**HOW TO COMPLETE THIS TASK**
From the records below, output exactly the lines starting at the line with "162 Blackford Dr, Stephenson, VA" and ending at the line with "Scenic view of", both of them included, but no pictures.

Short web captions

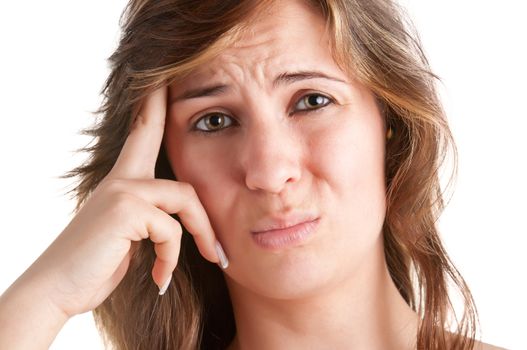 Woman suffering from an headache, holding her hand to the head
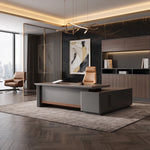 Elgin executive desk in a dark marble executive office beside its matching shelving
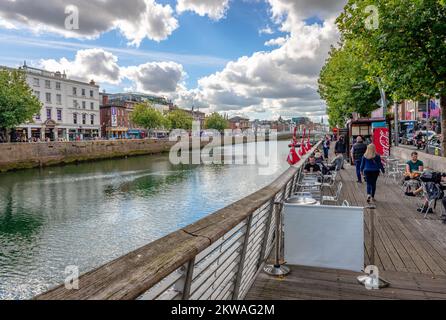 Bachelors Walk, una banchina sulla riva nord del fiume Liffey, con caffè marciapiede. Aston Quay e Ha'penny ponte sono sullo sfondo. Foto Stock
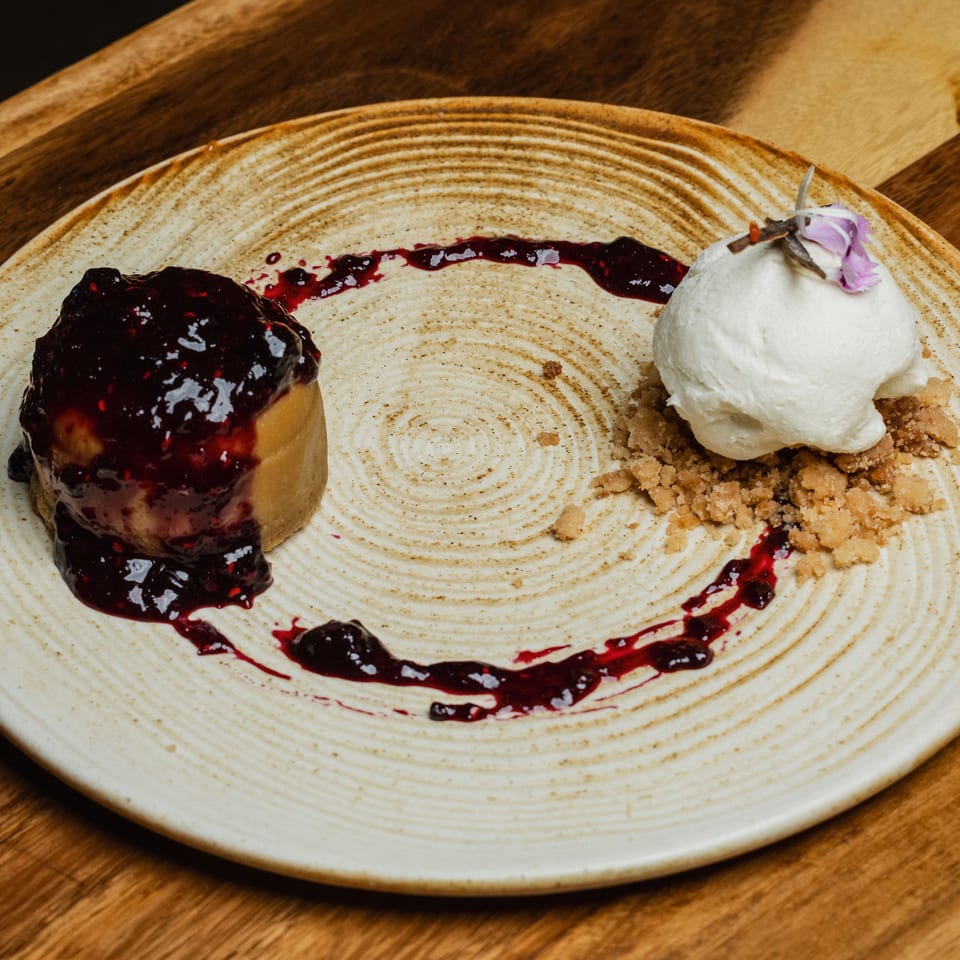 A dessert with berry compote, a scoop of ice cream, and crumble on a textured plate.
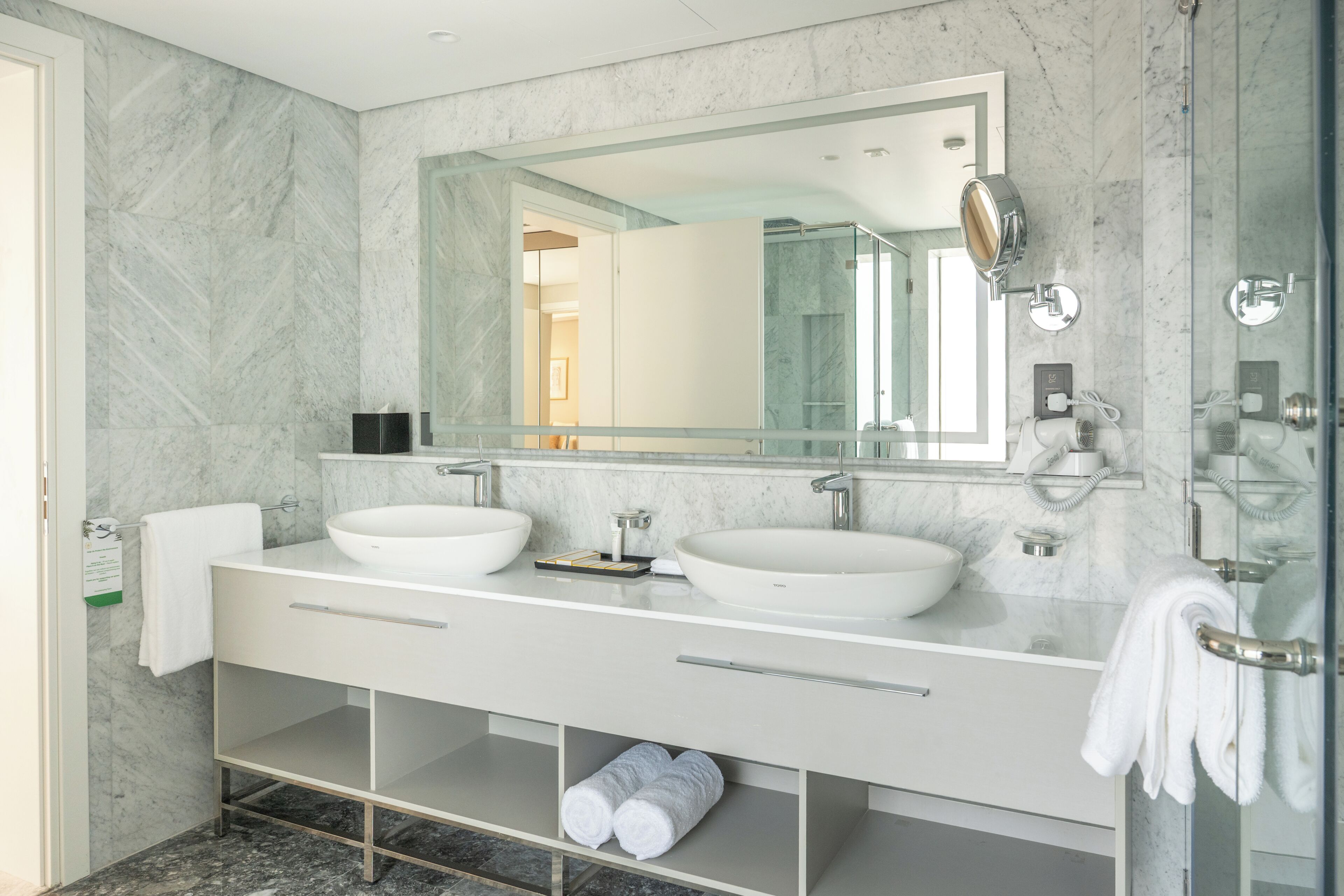 Un baño moderno con dos lavamanos, un espejo grande y una cabina de ducha con paredes de vidrio.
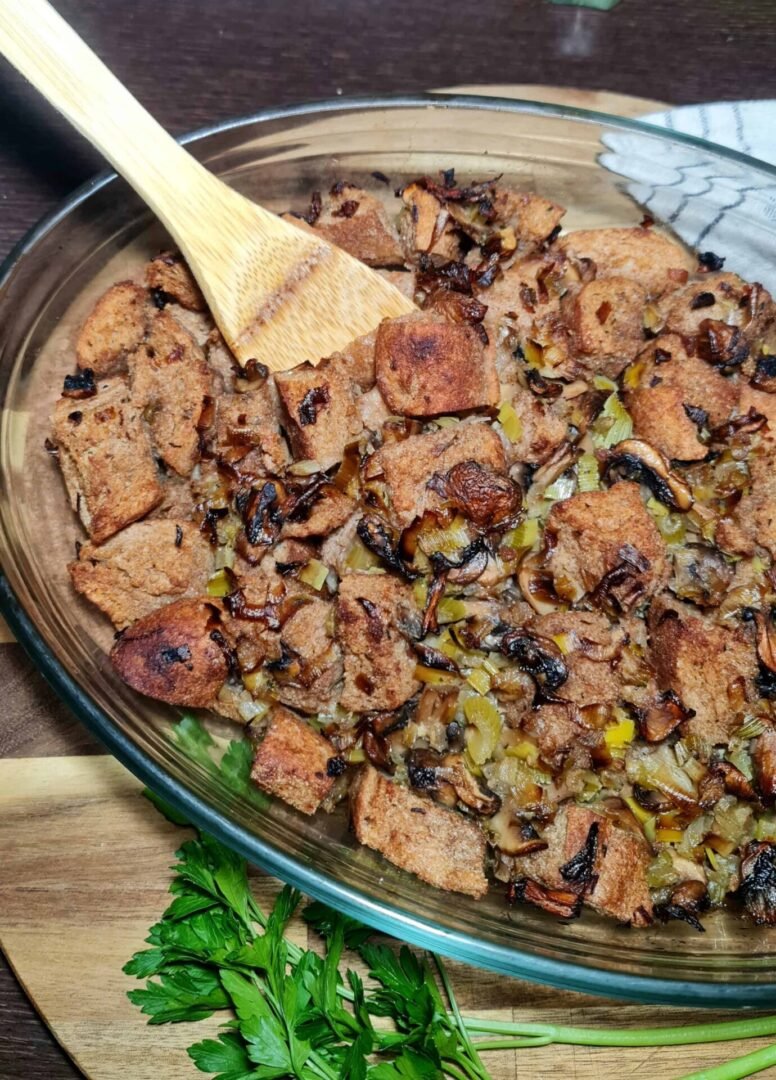 Mixing sautéed vegetables with bread cubes in a bowl for vegan stuffing.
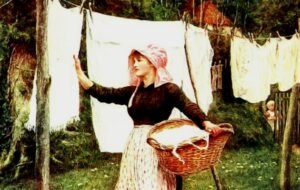 Woman hanging laundry in rustic outdoor setting.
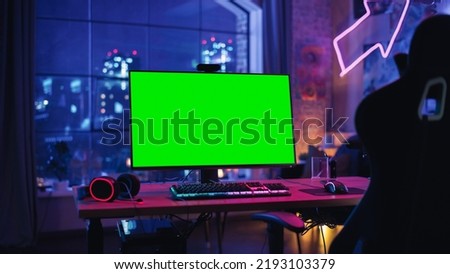 Gaming at Home: Empty Gaming Station with Player's Personal Computer with Green Screen Chroma Key Display Standing on a Wooden Desk in Stylish Loft Apartment with Neon Lights.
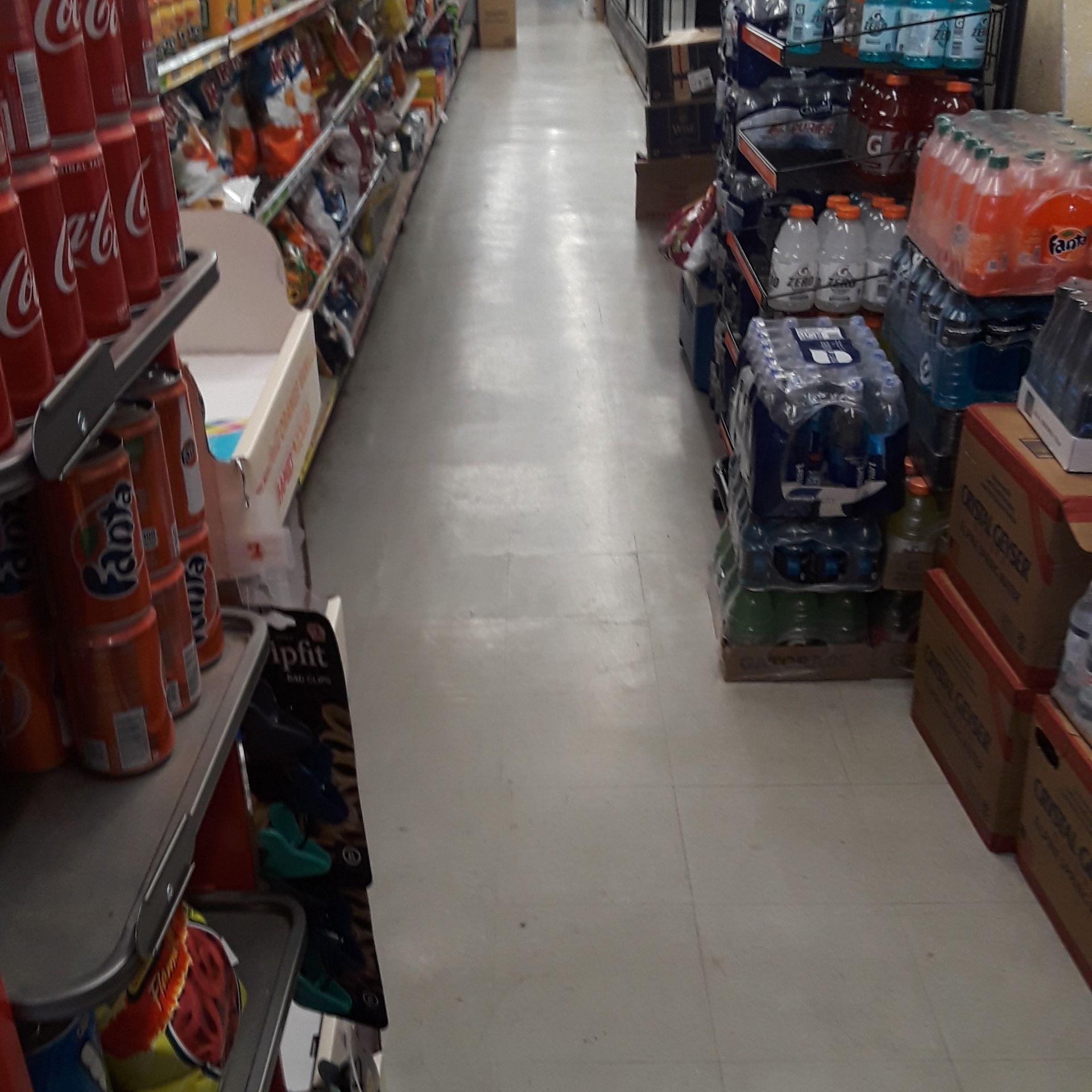 An aisle in a grocery store filled with coca cola and fanta cans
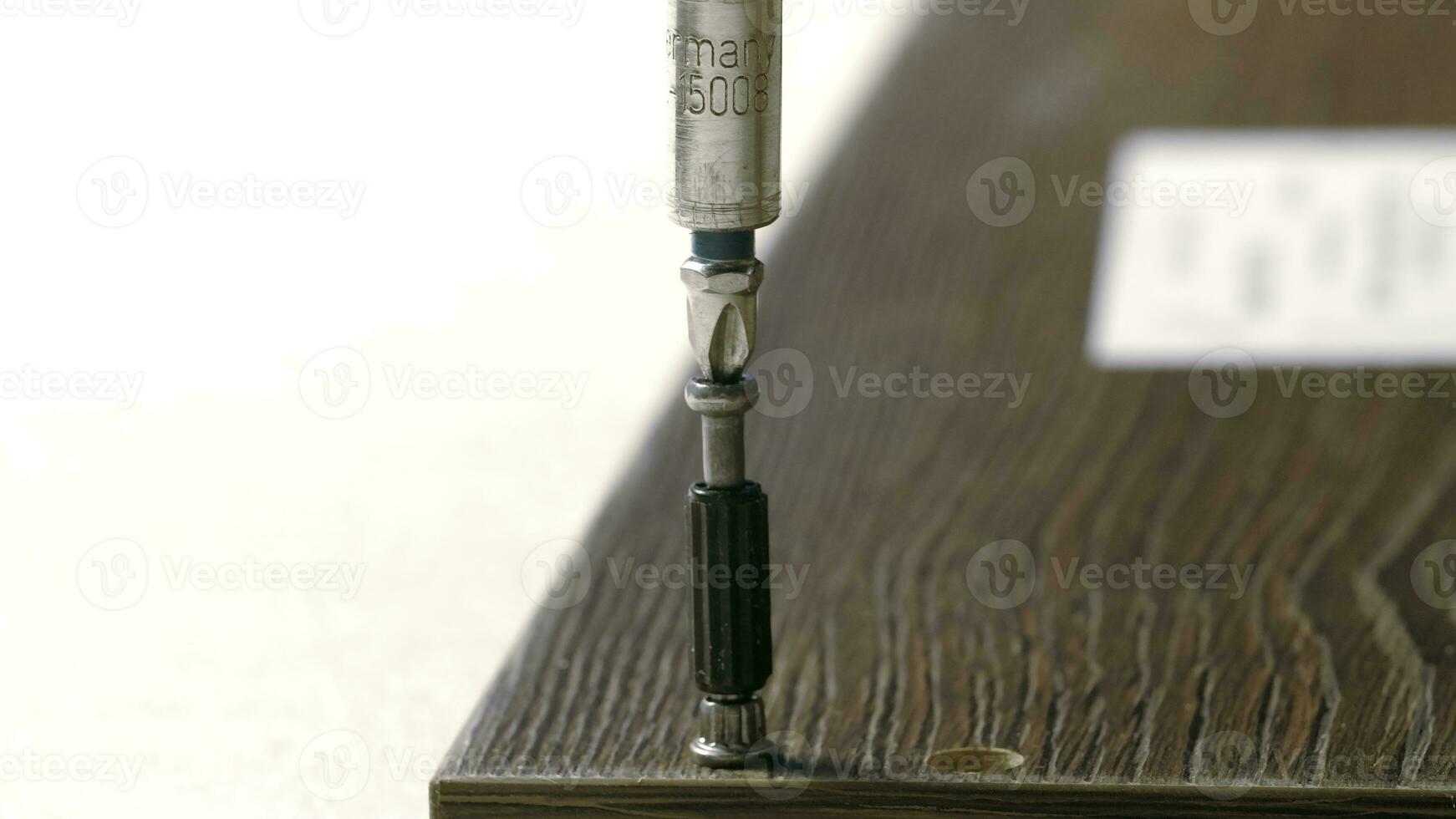 Repair work. Creative.A man collects a shelf by screwing bolts into it. photo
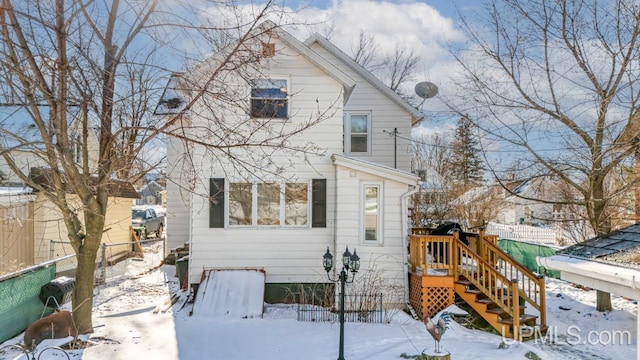 view of snow covered back of property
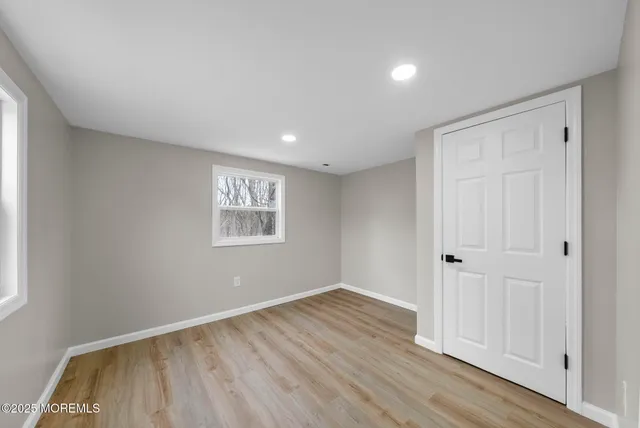 a view of a porch with wooden floor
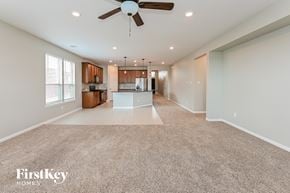 Katy house for rent - A spacious living room with a fan and a carpeted floor.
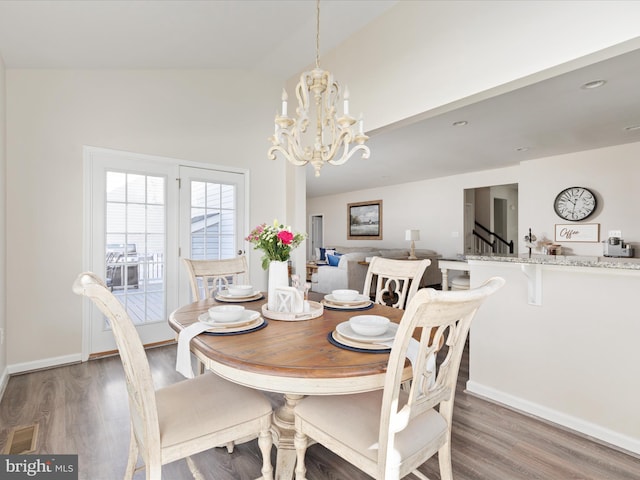 162 Blackford Dr, Stephenson, VA 22656 - dining area featuring baseboards, lofted ceiling, wood finished floors, and an inviting chandelier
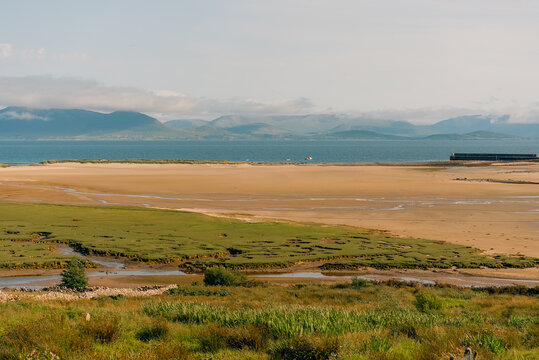 Scenic view of Clew Bay and the coastal village of Murrisk, surrounded by green hills and mountains along Ireland Wild Atlantic Way - County Mayo, Ireland - 31 August 2026.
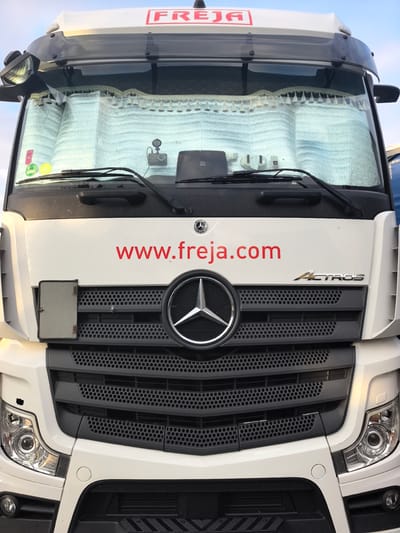 The image shows the front of a white Mercedes-Benz Actros truck parked outdoors, likely in Saint-Augustin-des-Bois, France, given the provided location context. The truck's grille is prominent, featuring the Mercedes-Benz star logo. The windshield is partially covered by a reflective sunshade with decorative tassels. Red lettering on the truck's body reads "www.freja.com". A logo with "FREJA" is visible at the top of the windshield. The sky above appears clear, suggesting daytime. No people are visible in the image, and the truck is stationary. The immediate environment appears to be a paved area, possibly a road or parking lot, with hints of other structures in the background.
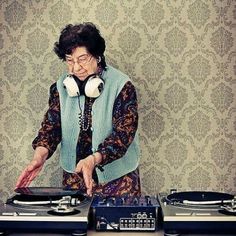 an old woman with headphones is playing music on her turntable and record player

**RESPONSE TO THIS TASK**
 162 Blackford Dr, Stephenson, VA 22656 - dining area featuring baseboards, lofted ceiling, wood finished floors, and an inviting chandelier
 Scenic view of Clew Bay and the coastal village of Murrisk, surrounded by green hills and mountains along Ireland Wild Atlantic Way - County Mayo, Ireland - 31 August 2026.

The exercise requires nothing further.